Click Use this template. Avery opens the agent's graph in the visual builder.

Step 3 — Connect your email (2 minutes)

The first node in the graph is the Email Trigger. By default it watches the ap@ inbox. You need to connect a real email account.

Click the Email Trigger node. In the right-hand panel, click Connect inbox.

You'll see two options:

  • IMAP — for any email provider with IMAP enabled
  • OAuth — for Gmail or Microsoft 365

Pick one. If OAuth, you'll go through the standard Google or Microsoft consent flow. The credentials are stored in your OS keychain, not in Avery's cloud (because there isn't one).

Once connected, set the inbox or label you want monitored. For testing, point it at a Gmail label you can drop test emails into.

Step 4 — Verify the local model is running (30 seconds)

In the bottom-right of the window, you should see a model indicator — something like qwen2.5-coder-7b · ready.

- [ACTION ITEM A]:
Rewrite the Avery setup guide from "Click Use this" up to and including "there isn't one).", using "Inbox Trigger" in place of "Email Trigger" throughout.
- [ACTION ITEM B]:
Answer these questions using the Avery setup guide:
(i) Which inbox does the Email Trigger watch by default?
(ii) Where are the connection credentials stored?
(iii) How long is Step 4 expected to take?
- [ACTION ITEM C]:
Write the next part of the Avery setup guide, picking up after its final sentence.

- [ENTRIES SHOWN]:
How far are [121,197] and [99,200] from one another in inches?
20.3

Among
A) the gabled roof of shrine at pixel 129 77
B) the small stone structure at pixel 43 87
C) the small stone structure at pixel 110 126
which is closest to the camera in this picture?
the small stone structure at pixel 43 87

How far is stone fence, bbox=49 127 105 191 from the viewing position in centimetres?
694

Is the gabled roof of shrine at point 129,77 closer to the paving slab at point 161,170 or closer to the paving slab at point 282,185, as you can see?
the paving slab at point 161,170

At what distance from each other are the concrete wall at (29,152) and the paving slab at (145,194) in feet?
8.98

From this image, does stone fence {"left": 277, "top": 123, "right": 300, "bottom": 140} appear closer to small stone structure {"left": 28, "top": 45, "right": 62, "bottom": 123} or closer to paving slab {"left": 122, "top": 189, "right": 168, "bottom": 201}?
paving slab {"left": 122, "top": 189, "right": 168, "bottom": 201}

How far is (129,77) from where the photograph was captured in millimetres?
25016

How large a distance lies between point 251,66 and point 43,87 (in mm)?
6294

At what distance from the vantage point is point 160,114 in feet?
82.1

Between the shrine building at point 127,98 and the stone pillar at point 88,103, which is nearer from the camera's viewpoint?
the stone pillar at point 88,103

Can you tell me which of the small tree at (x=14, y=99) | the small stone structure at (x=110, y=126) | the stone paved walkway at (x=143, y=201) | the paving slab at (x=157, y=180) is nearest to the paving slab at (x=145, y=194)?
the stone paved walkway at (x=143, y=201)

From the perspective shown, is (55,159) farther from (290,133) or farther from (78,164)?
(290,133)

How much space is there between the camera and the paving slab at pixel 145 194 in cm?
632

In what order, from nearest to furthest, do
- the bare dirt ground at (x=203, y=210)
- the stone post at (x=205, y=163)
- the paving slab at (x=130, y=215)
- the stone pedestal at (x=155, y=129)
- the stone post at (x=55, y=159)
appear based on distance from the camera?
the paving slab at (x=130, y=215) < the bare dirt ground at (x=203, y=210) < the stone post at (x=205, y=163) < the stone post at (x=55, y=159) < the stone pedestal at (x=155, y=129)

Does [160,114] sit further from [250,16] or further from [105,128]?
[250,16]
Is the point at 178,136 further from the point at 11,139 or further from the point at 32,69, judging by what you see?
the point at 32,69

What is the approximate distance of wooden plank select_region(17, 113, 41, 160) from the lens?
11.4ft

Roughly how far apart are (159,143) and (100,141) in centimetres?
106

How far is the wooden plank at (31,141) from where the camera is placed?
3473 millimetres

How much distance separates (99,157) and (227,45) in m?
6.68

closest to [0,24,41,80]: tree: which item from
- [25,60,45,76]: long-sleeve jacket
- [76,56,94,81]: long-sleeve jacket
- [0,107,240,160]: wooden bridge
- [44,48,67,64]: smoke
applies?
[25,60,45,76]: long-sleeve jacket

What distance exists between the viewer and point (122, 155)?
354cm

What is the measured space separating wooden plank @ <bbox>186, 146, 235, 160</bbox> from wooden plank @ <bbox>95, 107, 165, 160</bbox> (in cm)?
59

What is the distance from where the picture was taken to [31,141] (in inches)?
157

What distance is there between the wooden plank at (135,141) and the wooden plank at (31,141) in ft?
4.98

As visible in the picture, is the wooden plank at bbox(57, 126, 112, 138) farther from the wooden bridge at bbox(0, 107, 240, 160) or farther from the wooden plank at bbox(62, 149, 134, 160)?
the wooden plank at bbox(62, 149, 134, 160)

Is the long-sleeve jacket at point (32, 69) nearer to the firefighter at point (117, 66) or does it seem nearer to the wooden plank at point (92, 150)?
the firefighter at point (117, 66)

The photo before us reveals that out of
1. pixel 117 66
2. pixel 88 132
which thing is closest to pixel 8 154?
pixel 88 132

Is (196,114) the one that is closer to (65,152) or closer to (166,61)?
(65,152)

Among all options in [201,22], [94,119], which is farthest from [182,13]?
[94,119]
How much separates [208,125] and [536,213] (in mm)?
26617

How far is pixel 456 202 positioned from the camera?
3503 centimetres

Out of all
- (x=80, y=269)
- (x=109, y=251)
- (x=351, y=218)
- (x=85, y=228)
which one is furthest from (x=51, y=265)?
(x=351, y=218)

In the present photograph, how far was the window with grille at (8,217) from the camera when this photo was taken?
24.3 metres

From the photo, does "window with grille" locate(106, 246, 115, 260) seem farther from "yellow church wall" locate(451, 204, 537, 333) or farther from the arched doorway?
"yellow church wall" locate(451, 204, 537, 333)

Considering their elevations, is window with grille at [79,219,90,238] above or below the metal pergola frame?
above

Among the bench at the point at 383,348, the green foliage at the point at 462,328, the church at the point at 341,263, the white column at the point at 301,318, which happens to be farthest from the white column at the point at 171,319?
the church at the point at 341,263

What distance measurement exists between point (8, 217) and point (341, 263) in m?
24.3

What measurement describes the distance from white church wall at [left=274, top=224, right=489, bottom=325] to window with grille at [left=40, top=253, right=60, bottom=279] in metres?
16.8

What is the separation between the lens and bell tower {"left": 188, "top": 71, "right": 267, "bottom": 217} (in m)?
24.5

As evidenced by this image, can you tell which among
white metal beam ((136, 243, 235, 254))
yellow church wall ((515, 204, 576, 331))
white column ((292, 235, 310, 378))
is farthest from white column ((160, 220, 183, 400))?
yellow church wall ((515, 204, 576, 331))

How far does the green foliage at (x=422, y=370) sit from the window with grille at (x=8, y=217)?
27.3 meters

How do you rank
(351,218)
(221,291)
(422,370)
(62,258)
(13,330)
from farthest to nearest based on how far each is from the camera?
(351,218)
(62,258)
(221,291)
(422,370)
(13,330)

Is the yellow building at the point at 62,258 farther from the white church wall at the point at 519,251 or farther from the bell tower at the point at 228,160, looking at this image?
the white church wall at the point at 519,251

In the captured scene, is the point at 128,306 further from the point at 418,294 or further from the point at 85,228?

- [WRITTEN RESPONSE A]:
Click Use this template. Avery opens the agent's graph in the visual builder.

Step 3 — Connect your email (2 minutes)

The first node in the graph is the Inbox Trigger. By default it watches the ap@ inbox. You need to connect a real email account.

Click the Inbox Trigger node. In the right-hand panel, click Connect inbox.

You'll see two options:

  • IMAP — for any email provider with IMAP enabled
  • OAuth — for Gmail or Microsoft 365

Pick one. If OAuth, you'll go through the standard Google or Microsoft consent flow. The credentials are stored in your OS keychain, not in Avery's cloud (because there isn't one).

- [WRITTEN RESPONSE B]:
(i) The ap@ inbox.
(ii) In your OS keychain.
(iii) 30 seconds.

- [WRITTEN RESPONSE C]:
If you don't see a ready state, click into Settings → Local model and pick a model. Avery will rank the available models against your hardware. Pick the recommended one if you're unsure.

The model only needs to be loaded once. Subsequent agent runs hit the warm model.

Step 5 — Walk through the rest of the graph (3 minutes)

The Invoice Processor template has 12 nodes. Walk through them in order:

  • Email Trigger — already configured
  • Extract — pulls vendor name and amount from the email body or attached PDF. This calls the local LLM.
  • Classify — labels the invoice (utility / expense / service). Local LLM.
  • Match PO — does a vector search against your open POs (if you've configured a PO data source). Vector KB.
  • Approve? — a conditional. If amount > $1,000, route to approval.
  • Post to GL — calls your accounting integration (NetSuite, QuickBooks, Xero, or HTTP webhook to your custom system)
  • Notify AP — posts to Slack with the structured summary

For each node, click into it to see what it does and what configuration it needs. Most of the nodes work out of the box — you mostly need to wire up the integrations (the GL system and Slack).

Step 6 — Wire up Slack (1 minute)

Click the Notify AP Slack node. If you haven't connected Slack yet, you'll get the OAuth flow. Authorize. Pick the channel where invoice notifications should land (e.g., #ap-review).

The connector is stored once and reusable across every agent and app in Avery NXR. You won't need to reconnect Slack for the next agent you build.

Step 7 — Test on a real invoice (2 minutes)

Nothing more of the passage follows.